§ Aim of the exercise
For each statement below, say whether it agrees with the text on free-form surface morphogenesis, answering yes or no and quoting the words of the text that decide it: (a) the optimization uses particle swarm optimization to reach a structure with minimum strain energy; (b) the displacement field is approximated with spline functions different from those defining the free-form surface; (c) isogeometric shape optimization has already been applied to designing free-form surfaces.

Multi-patch IGA associated with Nitsche’s method for morphogenesis of complex free-form surface

• Published in: Engineering analysis with boundary elements Vol. 171; p. 106101
• Main Authors: Song, Ziling, Yu, Tiantang, Wang, Lin, Bui, Tinh Quoc
• Format: Journal Article
• Language: English
• Published: Elsevier Ltd 01.02.2025
• Subjects: Complex free-form surfaces; Isogeometric analysis; Morphogenesis; Nitsche’s method; Particle swarm optimization; Morphogenesis; Isogeometric analysis; Complex free-form surfaces; Nitsche’s method; Particle swarm optimization
• ISSN: 0955-7997
• DOI: 10.1016/j.enganabound.2024.106101

The analysis of complex multipatch structures has been solved with numerical tools, however, isogeometric shape optimization has not yet been applicable for designing free-form surface. Benefiting from the key concept of isogeometric analysis (IGA) for integration of design and analysis, a morphogenesis method is presented for shape optimization of complex free-form surfaces, especially built with multipatches. The optimization is based on control points’ information to adjust the nodal positions to achieve a structure with the minimum strain energy by particle swarm optimization. In this setting, the constraints of control point on both sides are used to connect interfaces between patches during shape modifications. For the analysis, we introduce the Kirchhoff–Love shell element and Nitsche’s method to couple non-conforming patches. The NURBS composition defines the geometry of the shell while the displacement field is approximated using the same spline functions as the free-form surface. The effectiveness and performance of the proposed method are verified by some numerical examples, and the mechanical properties of the optimized structure are greatly improved. •Morphogenesis of free-form surface within isogeometric shape optimization is presented.•Multi-patch technology is used to exactly represent complex free-form surface.•Kirchhoff–Love shell element is combined with Nitsche’s method.•PSO algorithm is adopted to obtain the optimal free-form surface.•Numerical examples show the great performance of the present method.

§ Data listing
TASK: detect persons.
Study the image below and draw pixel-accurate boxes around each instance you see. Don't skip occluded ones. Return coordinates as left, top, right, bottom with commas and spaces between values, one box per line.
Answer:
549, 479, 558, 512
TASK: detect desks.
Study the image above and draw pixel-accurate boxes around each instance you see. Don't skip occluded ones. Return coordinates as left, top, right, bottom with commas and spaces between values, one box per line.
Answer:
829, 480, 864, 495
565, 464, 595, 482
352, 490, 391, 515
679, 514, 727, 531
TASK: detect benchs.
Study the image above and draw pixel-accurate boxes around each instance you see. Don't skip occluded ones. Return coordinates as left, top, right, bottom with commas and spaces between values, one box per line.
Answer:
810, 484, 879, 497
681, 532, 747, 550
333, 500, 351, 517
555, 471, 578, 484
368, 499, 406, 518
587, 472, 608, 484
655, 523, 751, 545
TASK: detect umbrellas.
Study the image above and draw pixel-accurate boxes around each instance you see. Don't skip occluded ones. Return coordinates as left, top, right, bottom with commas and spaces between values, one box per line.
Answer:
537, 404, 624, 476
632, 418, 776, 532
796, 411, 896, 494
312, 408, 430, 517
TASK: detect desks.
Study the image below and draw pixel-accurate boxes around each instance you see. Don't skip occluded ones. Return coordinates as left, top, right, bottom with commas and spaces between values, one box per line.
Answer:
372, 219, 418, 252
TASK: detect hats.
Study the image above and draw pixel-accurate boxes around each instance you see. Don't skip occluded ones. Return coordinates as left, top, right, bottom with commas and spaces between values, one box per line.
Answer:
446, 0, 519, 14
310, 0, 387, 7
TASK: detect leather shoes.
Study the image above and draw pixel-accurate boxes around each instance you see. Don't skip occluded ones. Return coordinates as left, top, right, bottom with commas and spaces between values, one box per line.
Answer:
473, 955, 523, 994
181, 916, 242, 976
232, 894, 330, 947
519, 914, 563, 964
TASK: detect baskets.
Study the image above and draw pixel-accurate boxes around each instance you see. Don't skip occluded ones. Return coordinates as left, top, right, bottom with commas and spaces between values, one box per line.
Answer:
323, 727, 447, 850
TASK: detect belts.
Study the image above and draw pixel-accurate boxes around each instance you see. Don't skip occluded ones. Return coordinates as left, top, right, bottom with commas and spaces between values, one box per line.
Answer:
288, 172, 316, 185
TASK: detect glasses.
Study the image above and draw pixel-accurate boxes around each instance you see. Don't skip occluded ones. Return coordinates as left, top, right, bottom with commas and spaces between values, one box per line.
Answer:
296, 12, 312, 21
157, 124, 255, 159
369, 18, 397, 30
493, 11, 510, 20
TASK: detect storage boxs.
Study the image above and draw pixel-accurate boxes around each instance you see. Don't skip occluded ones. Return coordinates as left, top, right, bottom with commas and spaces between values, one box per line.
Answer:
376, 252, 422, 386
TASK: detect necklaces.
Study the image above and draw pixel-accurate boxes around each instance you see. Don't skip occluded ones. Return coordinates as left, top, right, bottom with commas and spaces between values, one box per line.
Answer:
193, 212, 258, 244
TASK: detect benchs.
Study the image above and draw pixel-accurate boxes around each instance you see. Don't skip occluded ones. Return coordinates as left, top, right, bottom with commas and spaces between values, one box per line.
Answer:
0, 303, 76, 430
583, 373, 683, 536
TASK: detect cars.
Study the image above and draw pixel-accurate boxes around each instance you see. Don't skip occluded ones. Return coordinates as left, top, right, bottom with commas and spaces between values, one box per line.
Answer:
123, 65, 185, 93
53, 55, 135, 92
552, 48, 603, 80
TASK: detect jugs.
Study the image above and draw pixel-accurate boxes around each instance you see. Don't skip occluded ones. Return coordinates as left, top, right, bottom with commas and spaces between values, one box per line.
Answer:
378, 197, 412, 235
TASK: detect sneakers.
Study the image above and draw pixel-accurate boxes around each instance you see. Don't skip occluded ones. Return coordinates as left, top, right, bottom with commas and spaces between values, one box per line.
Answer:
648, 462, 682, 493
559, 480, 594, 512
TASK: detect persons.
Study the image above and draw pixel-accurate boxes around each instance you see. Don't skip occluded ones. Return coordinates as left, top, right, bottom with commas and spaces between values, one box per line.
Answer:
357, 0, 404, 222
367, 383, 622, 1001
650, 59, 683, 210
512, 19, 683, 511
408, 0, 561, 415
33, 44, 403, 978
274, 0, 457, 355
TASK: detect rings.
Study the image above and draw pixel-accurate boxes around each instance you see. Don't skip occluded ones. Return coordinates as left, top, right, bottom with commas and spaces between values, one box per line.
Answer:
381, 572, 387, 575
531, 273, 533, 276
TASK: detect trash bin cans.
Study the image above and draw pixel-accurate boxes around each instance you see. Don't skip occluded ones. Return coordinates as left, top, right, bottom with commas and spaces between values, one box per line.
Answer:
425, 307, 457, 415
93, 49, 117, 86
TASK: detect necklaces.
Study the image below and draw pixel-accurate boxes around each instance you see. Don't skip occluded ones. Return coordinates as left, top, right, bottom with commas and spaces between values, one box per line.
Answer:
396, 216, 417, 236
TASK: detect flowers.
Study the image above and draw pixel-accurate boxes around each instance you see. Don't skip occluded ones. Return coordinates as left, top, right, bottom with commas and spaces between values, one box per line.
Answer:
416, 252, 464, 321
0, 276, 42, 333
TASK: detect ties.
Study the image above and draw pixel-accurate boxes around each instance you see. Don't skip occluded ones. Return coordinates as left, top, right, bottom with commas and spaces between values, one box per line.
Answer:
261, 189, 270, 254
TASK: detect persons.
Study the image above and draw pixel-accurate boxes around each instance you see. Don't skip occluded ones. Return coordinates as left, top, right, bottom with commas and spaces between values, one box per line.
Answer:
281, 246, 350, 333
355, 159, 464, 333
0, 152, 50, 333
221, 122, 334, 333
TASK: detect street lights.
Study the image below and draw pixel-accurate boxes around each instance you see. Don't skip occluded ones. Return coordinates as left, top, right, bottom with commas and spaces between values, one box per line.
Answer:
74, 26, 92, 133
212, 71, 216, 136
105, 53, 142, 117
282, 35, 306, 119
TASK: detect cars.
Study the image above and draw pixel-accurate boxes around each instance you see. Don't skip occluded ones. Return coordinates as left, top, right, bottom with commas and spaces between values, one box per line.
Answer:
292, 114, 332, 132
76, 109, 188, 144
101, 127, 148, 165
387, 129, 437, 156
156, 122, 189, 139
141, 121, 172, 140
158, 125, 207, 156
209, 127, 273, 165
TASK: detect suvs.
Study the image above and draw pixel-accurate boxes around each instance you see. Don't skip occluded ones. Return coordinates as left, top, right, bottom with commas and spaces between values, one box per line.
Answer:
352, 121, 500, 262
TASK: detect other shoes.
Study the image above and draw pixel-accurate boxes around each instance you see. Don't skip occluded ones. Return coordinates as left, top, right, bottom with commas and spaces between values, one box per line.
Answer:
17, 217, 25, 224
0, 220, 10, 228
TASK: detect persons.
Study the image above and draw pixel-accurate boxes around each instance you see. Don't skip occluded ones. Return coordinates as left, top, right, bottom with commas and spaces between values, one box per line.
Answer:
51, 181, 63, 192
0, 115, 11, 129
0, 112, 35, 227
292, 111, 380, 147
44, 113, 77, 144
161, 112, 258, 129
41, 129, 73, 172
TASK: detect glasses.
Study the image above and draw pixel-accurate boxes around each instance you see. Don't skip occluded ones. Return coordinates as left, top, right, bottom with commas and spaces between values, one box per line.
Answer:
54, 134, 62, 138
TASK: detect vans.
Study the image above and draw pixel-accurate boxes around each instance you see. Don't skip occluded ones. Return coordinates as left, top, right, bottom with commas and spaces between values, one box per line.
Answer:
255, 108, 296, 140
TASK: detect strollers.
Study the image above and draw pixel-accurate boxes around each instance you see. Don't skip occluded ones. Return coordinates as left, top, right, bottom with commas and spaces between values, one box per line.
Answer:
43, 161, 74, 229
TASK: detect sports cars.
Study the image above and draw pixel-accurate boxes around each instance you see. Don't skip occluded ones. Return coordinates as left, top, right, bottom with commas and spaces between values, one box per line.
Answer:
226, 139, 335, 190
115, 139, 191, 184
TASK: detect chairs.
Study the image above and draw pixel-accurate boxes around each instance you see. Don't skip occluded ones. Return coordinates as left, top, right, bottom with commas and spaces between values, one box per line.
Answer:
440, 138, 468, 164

§ Solution
(a) Yes: "to achieve a structure with the minimum strain energy by particle swarm optimization"
(b) No: "the displacement field is approximated using the same spline functions as the free-form surface"
(c) No: "isogeometric shape optimization has not yet been applicable for designing free-form surface"